Transcreva na íntegra, sem qualquer alteração, o texto abaixo sobre a formação dos Médicos de Família.

§ **Texto de leitura**
________________
Não menosprezem a formação dos Médicos de Família!

Porque concordamos integralmente com o conteúdo, porque também nos sentimos indignados com as declarações do ministro Manuel Heitor, porque estamos ao lado dos Médicos de Família, divulgamos com a devida autorização o seguinte comunicado realizado pela Associação Portuguesa de Medicina Geral e Familiar (APMGF) no dia 2 de setembro de 2021.

Comunicado APMGF – Médicos de Família perplexos com declarações de Manuel Heitor que menosprezam formação em MGF

A Direção Nacional da Associação Portuguesa de Medicina Geral e Familiar (APMGF) foi surpreendida pela recente entrevista do ministro da Ciência, Tecnologia e Ensino Superior, Manuel Heitor, ao Diário de Notícias, na qual este afirma que no “Reino Unido o sistema está diversificado, sobretudo aquilo que é a medicina familiar, que tem um nível de formação menos exigente do que a formação de médicos especialistas”. O governante acrescenta que “para formar um médico de família experiente não é preciso, se calhar, ter o mesmo nível, a mesma duração de formação, que um especialista em oncologia ou um especialista em doenças mentais”.

Tais declarações são profundamente desrespeitosas para com os Médicos de Família Portugueses e surgem em completa contradição com a tendência verificada nas ultimas décadas em Portugal, que assistiu ao consolidar da especialidade de Medicina Geral e Familiar (MGF), hoje associada a um rigoroso – e elogiado internacionalmente – programa de Internato Médico de MGF de quatro anos, garantia para o nosso país de Médicos de Família com elevadas competências técnicas e clínicas e grande resolutividade. Esta evidência é comprovável, aliás, pela enorme procura que os Médicos de Família portugueses têm no mercado global de trabalho médico, cada vez mais atento à excelente formação e ao potencial destes profissionais de saúde. A Medicina Geral e Familiar deve ser respeitada enquanto especialidade médica autónoma, com aptidões e conhecimentos próprios, com uma abordagem generalista que não a torna menos complexa e exigente do que qualquer outra especialidade médica, antes pelo contrário.
________________
§ **Excertos de dados**
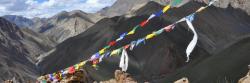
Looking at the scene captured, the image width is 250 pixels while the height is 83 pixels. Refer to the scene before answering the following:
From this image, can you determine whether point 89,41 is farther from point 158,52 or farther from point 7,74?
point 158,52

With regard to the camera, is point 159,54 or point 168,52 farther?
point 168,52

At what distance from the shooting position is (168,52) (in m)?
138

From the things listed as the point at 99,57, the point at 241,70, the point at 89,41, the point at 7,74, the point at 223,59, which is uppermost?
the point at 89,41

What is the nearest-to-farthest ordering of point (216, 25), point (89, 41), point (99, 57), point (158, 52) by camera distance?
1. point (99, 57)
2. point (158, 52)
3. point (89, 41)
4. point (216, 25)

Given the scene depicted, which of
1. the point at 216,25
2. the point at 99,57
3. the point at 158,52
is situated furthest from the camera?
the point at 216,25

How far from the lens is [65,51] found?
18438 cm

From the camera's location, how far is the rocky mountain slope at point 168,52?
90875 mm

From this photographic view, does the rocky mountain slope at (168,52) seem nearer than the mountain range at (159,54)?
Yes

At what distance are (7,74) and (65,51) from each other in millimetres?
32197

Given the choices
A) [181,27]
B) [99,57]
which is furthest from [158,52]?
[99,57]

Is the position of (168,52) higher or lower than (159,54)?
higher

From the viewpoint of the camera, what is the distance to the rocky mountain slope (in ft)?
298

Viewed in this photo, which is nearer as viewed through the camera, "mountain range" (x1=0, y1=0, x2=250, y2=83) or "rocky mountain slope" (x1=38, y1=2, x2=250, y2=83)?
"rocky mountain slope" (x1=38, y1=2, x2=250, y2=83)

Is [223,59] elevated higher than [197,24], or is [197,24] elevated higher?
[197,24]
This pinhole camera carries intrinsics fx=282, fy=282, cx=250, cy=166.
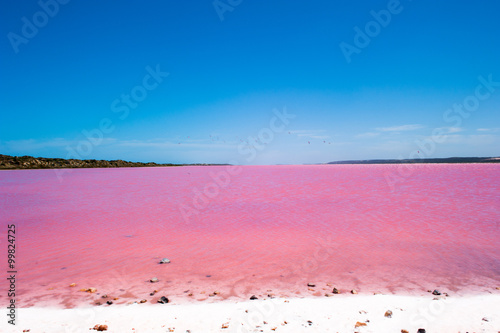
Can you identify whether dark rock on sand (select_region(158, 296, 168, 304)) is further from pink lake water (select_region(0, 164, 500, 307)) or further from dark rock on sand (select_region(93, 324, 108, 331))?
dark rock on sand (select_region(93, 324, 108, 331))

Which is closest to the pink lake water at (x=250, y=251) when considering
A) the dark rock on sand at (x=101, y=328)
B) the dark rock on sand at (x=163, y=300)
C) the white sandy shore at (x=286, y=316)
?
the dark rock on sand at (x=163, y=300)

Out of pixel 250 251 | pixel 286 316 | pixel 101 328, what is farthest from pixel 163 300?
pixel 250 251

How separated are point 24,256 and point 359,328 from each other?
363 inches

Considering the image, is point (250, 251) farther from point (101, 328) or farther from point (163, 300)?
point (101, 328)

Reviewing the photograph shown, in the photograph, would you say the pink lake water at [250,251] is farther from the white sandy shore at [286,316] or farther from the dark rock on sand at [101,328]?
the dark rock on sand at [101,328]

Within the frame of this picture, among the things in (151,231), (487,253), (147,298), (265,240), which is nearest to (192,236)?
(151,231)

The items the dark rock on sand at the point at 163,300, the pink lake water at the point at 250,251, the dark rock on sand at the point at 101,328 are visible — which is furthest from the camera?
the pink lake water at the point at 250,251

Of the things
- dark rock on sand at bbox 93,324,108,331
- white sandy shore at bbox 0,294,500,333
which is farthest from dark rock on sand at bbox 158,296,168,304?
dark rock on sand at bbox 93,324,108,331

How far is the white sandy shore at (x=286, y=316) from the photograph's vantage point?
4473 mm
________________
§ **Resposta**
Não menosprezem a formação dos Médicos de Família!

Porque concordamos integralmente com o conteúdo, porque também nos sentimos indignados com as declarações do ministro Manuel Heitor, porque estamos ao lado dos Médicos de Família, divulgamos com a devida autorização o seguinte comunicado realizado pela Associação Portuguesa de Medicina Geral e Familiar (APMGF) no dia 2 de setembro de 2021.

Comunicado APMGF – Médicos de Família perplexos com declarações de Manuel Heitor que menosprezam formação em MGF

A Direção Nacional da Associação Portuguesa de Medicina Geral e Familiar (APMGF) foi surpreendida pela recente entrevista do ministro da Ciência, Tecnologia e Ensino Superior, Manuel Heitor, ao Diário de Notícias, na qual este afirma que no “Reino Unido o sistema está diversificado, sobretudo aquilo que é a medicina familiar, que tem um nível de formação menos exigente do que a formação de médicos especialistas”. O governante acrescenta que “para formar um médico de família experiente não é preciso, se calhar, ter o mesmo nível, a mesma duração de formação, que um especialista em oncologia ou um especialista em doenças mentais”.

Tais declarações são profundamente desrespeitosas para com os Médicos de Família Portugueses e surgem em completa contradição com a tendência verificada nas ultimas décadas em Portugal, que assistiu ao consolidar da especialidade de Medicina Geral e Familiar (MGF), hoje associada a um rigoroso – e elogiado internacionalmente – programa de Internato Médico de MGF de quatro anos, garantia para o nosso país de Médicos de Família com elevadas competências técnicas e clínicas e grande resolutividade. Esta evidência é comprovável, aliás, pela enorme procura que os Médicos de Família portugueses têm no mercado global de trabalho médico, cada vez mais atento à excelente formação e ao potencial destes profissionais de saúde. A Medicina Geral e Familiar deve ser respeitada enquanto especialidade médica autónoma, com aptidões e conhecimentos próprios, com uma abordagem generalista que não a torna menos complexa e exigente do que qualquer outra especialidade médica, antes pelo contrário.